§ WORK TO DO
In the records, take everything from the line containing "In the context of this photo, is" down to the end of the records, change "camera" to "viewer" wherever it appears, and leave everything else unchanged. Return only those lines.

—————

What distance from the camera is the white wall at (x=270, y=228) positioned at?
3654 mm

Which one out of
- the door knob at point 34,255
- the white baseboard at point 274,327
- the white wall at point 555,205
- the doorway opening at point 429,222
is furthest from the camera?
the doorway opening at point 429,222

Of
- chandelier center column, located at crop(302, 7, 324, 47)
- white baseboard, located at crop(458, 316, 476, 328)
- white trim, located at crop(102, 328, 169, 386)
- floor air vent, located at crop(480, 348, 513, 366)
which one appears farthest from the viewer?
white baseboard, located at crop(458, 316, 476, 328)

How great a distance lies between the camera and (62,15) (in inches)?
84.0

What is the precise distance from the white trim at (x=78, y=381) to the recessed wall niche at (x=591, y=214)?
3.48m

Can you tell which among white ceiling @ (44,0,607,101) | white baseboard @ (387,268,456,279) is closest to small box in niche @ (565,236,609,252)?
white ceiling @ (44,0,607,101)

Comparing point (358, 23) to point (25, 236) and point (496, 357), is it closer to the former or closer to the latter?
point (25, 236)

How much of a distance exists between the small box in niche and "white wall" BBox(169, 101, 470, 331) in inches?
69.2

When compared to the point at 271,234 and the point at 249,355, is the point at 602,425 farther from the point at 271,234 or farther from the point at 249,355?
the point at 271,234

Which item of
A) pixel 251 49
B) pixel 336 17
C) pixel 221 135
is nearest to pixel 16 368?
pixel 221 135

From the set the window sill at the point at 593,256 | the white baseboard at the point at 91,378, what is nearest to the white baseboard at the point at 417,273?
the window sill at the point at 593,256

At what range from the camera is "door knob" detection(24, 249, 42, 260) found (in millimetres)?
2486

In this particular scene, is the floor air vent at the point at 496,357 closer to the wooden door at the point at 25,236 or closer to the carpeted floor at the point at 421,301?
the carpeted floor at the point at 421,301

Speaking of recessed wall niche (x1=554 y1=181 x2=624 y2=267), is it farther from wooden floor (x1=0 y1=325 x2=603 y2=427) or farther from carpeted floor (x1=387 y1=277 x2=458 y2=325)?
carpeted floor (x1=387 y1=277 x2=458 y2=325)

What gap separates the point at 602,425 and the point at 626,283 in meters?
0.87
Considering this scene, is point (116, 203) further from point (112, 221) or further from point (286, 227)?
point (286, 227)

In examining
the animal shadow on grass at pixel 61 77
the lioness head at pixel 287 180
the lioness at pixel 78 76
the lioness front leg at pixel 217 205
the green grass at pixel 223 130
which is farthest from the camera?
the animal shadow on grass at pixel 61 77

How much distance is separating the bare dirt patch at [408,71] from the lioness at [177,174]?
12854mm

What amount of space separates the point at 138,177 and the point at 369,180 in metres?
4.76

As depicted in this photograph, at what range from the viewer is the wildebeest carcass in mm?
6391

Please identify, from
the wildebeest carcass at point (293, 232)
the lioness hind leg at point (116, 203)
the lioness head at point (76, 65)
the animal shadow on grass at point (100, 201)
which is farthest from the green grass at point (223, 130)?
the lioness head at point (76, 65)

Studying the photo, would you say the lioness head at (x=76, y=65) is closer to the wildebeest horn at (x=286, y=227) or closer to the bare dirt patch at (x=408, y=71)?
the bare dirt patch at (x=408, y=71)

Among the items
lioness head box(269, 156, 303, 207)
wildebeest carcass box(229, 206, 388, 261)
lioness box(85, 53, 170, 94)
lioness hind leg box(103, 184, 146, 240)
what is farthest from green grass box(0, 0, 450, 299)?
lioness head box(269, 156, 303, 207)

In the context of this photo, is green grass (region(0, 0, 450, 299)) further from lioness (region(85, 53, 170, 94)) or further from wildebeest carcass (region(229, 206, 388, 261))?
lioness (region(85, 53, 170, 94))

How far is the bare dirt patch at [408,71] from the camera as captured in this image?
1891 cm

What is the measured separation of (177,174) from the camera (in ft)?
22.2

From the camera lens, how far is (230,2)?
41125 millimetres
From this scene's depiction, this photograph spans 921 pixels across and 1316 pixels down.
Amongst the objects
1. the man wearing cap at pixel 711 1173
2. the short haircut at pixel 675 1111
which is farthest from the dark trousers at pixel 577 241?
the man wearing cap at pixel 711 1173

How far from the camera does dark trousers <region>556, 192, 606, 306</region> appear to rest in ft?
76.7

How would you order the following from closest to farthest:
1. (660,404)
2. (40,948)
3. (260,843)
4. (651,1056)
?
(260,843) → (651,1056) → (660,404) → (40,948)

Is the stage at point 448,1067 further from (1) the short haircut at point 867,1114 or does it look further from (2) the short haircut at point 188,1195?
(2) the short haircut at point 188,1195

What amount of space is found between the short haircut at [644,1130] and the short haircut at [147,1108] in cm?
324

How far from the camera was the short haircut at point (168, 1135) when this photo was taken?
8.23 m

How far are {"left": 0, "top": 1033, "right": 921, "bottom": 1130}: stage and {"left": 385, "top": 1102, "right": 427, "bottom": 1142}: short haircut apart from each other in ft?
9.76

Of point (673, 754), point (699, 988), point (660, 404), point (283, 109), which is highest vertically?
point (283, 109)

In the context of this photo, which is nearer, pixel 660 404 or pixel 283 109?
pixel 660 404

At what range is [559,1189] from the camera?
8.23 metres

—————

§ ANSWER TO THE EXERCISE
In the context of this photo, is green grass (region(0, 0, 450, 299)) further from lioness (region(85, 53, 170, 94)) or further from wildebeest carcass (region(229, 206, 388, 261))?
lioness (region(85, 53, 170, 94))

How far is the bare dirt patch at [408,71] from the viewer as captured in this image?
1891 cm

What is the measured separation of (177,174) from the viewer (in ft)?
22.2

From the viewer lens, how far is (230,2)?
41125 millimetres
From this scene's depiction, this photograph spans 921 pixels across and 1316 pixels down.
Amongst the objects
1. the man wearing cap at pixel 711 1173
2. the short haircut at pixel 675 1111
which is farthest from the dark trousers at pixel 577 241?
the man wearing cap at pixel 711 1173

How far from the viewer does dark trousers <region>556, 192, 606, 306</region> appear to rest in ft?
76.7

How would you order the following from closest to farthest:
1. (660,404)
2. (40,948)
3. (260,843)
4. (651,1056)
?
(260,843) → (651,1056) → (660,404) → (40,948)

Is the stage at point 448,1067 further from (1) the short haircut at point 867,1114 or does it look further from (2) the short haircut at point 188,1195?
(2) the short haircut at point 188,1195

What amount of space is found between the short haircut at [644,1130] and the short haircut at [147,1108] in cm?
324

How far from the viewer was the short haircut at point (168, 1135) when this photo was taken?
8.23 m

How far are {"left": 0, "top": 1033, "right": 921, "bottom": 1130}: stage and {"left": 385, "top": 1102, "right": 427, "bottom": 1142}: short haircut apart from each other in ft?
9.76

Of point (673, 754), point (699, 988), point (660, 404), point (283, 109), which is highest vertically?
point (283, 109)

In the context of this photo, which is nearer, pixel 660 404 or pixel 283 109?
pixel 660 404

At what range is [559,1189] from the viewer?
8.23 metres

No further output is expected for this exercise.